Requirements: Print each of the entries below verbatim, keeping every line unchanged.

Provided records:
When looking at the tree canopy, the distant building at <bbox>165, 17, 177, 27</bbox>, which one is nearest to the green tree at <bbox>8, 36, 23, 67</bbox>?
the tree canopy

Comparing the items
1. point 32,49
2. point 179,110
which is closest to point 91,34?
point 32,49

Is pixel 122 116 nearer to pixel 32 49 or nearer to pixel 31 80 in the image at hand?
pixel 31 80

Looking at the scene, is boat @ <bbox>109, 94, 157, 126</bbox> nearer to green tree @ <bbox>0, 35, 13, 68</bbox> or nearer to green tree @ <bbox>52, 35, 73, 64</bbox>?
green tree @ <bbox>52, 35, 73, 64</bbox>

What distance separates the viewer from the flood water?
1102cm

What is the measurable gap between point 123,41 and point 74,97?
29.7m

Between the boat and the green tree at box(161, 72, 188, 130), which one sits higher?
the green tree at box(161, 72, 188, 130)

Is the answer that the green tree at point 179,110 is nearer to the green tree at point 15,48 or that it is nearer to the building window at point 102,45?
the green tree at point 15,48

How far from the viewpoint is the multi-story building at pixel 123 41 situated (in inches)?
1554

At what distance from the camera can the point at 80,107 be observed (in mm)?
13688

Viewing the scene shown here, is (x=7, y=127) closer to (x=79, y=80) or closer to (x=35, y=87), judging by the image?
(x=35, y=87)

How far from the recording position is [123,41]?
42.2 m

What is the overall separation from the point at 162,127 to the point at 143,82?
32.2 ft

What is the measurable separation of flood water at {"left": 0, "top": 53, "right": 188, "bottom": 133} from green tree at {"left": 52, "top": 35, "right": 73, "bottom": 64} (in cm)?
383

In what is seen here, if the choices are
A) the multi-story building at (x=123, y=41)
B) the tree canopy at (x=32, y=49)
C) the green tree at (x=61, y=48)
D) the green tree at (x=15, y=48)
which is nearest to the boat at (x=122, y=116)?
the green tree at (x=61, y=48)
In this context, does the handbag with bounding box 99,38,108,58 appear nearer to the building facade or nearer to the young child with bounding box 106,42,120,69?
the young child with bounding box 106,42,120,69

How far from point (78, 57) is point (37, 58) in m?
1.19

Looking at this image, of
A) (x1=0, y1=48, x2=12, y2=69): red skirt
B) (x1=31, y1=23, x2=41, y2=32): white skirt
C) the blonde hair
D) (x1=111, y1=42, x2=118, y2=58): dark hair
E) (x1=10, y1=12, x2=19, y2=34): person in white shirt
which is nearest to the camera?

Exercise response:
When looking at the tree canopy, the distant building at <bbox>165, 17, 177, 27</bbox>, which one is nearest to the green tree at <bbox>8, 36, 23, 67</bbox>?
the tree canopy

Comparing the items
1. point 32,49
2. point 179,110
which is closest to point 91,34?
point 32,49

Is pixel 122 116 nearer to pixel 32 49 or nearer to pixel 31 80 in the image at hand?
pixel 31 80

Looking at the scene, is boat @ <bbox>109, 94, 157, 126</bbox> nearer to green tree @ <bbox>0, 35, 13, 68</bbox> or nearer to green tree @ <bbox>52, 35, 73, 64</bbox>?
green tree @ <bbox>52, 35, 73, 64</bbox>

What distance separates the viewer from the flood water?
1102cm

What is the measurable gap between point 123,41 and point 74,97?
29.7m

Between the boat and the green tree at box(161, 72, 188, 130), which one sits higher?
the green tree at box(161, 72, 188, 130)

Is the answer that the green tree at point 179,110 is nearer to the green tree at point 15,48 or that it is nearer to the building window at point 102,45?
the green tree at point 15,48

How far from the viewpoint is the multi-story building at pixel 123 41 situated (in inches)?
1554

At what distance from the camera can the point at 80,107 be observed (in mm)?
13688

Viewing the scene shown here, is (x=7, y=127) closer to (x=79, y=80) or closer to (x=35, y=87), judging by the image?
(x=35, y=87)

How far from the recording position is [123,41]?
42.2 m

What is the overall separation from the point at 162,127 to the point at 143,82?
32.2 ft

What is the measurable separation of flood water at {"left": 0, "top": 53, "right": 188, "bottom": 133} from green tree at {"left": 52, "top": 35, "right": 73, "bottom": 64} (in cm)?
383

In what is seen here, if the choices are
A) the multi-story building at (x=123, y=41)
B) the tree canopy at (x=32, y=49)
C) the green tree at (x=61, y=48)
D) the green tree at (x=15, y=48)
which is nearest to the boat at (x=122, y=116)?
the green tree at (x=61, y=48)
In this context, does the handbag with bounding box 99,38,108,58 appear nearer to the building facade or nearer to the young child with bounding box 106,42,120,69?
the young child with bounding box 106,42,120,69

How far from point (78, 57) is point (37, 58) in m?
1.19

Looking at this image, of
A) (x1=0, y1=48, x2=12, y2=69): red skirt
B) (x1=31, y1=23, x2=41, y2=32): white skirt
C) the blonde hair
D) (x1=111, y1=42, x2=118, y2=58): dark hair
E) (x1=10, y1=12, x2=19, y2=34): person in white shirt
which is nearest to the camera?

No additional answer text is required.